Turn the text of all the entries below into a JSON list of strings, with one string for each line and blank lines left out. Leave the pictures out of the answer.
----------
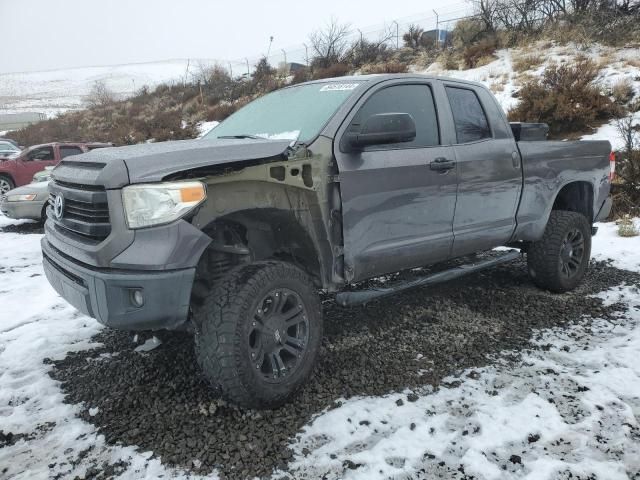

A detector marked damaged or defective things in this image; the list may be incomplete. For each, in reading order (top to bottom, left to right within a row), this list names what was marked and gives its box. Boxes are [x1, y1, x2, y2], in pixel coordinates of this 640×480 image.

damaged gray truck [42, 75, 612, 408]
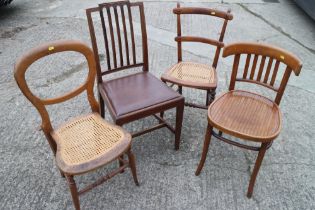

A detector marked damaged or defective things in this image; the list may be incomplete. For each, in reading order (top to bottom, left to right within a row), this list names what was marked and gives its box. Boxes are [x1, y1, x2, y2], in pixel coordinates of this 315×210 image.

crack in concrete [239, 3, 315, 54]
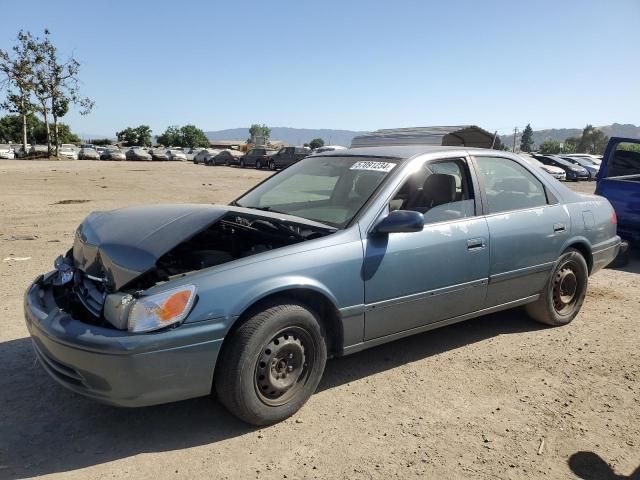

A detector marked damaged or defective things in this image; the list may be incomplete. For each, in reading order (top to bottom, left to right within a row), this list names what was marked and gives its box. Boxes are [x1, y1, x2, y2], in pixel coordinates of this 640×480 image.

crumpled hood [73, 203, 228, 288]
damaged blue sedan [23, 145, 620, 424]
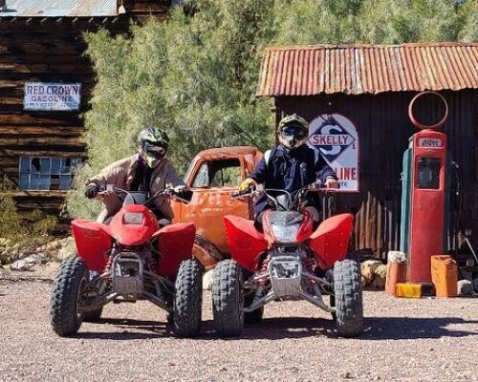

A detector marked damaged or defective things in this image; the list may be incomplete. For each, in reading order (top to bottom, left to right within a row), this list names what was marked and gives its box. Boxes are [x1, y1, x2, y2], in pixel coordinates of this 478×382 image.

rusty metal panel [0, 0, 118, 17]
rusty metal panel [258, 43, 478, 97]
rusty orange truck [171, 146, 262, 268]
rusty metal panel [274, 89, 478, 258]
rusty metal wall [276, 88, 478, 258]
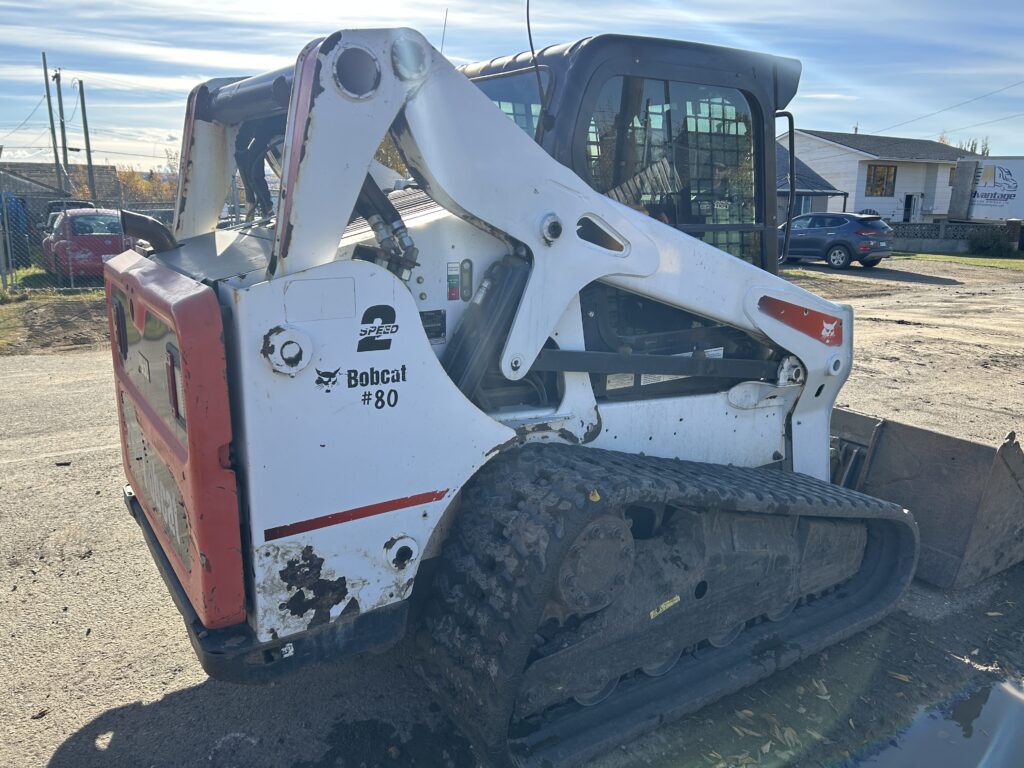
----------
--- THE OUTPUT ---
[
  "A detector marked damaged or defective things in this image; the list may be incomplete. For each, in reading order (top to bottom, left to right within a row), this list names what was marked and gives its box. Boxes are [x1, y1, x2, y2], in pixel coordinates of this 640×480 image.",
  "damaged gray truck [42, 75, 612, 408]",
  "A detector marked damaged or defective things in this image; the list may be incomplete. For each, in reading order (top to bottom, left to right within a row), this list names what was marked and gives its box. Boxes are [x1, y1, x2, y2], in pixel coordinates of this 315×210 image.",
  "crack in concrete [239, 3, 315, 54]",
  "A detector marked damaged or defective things in this image; the list may be incomplete. For each, in reading order (top to bottom, left to right within a row), this list names what was marked and gives its box. Boxes are [x1, y1, x2, y2], in pixel coordinates of this 640×480 image.",
  "crumpled hood [73, 203, 228, 288]",
  "damaged blue sedan [23, 145, 620, 424]",
  "A detector marked damaged or defective things in this image; the list may be incomplete. For each, in reading order (top to bottom, left to right within a row), this list names what was marked and gives its box. Boxes are [x1, y1, x2, y2], in pixel coordinates of this 478×382 image.",
  "rusty metal panel [0, 0, 118, 17]",
  "rusty metal panel [258, 43, 478, 97]",
  "rusty orange truck [171, 146, 262, 268]",
  "rusty metal panel [274, 89, 478, 258]",
  "rusty metal wall [276, 88, 478, 258]"
]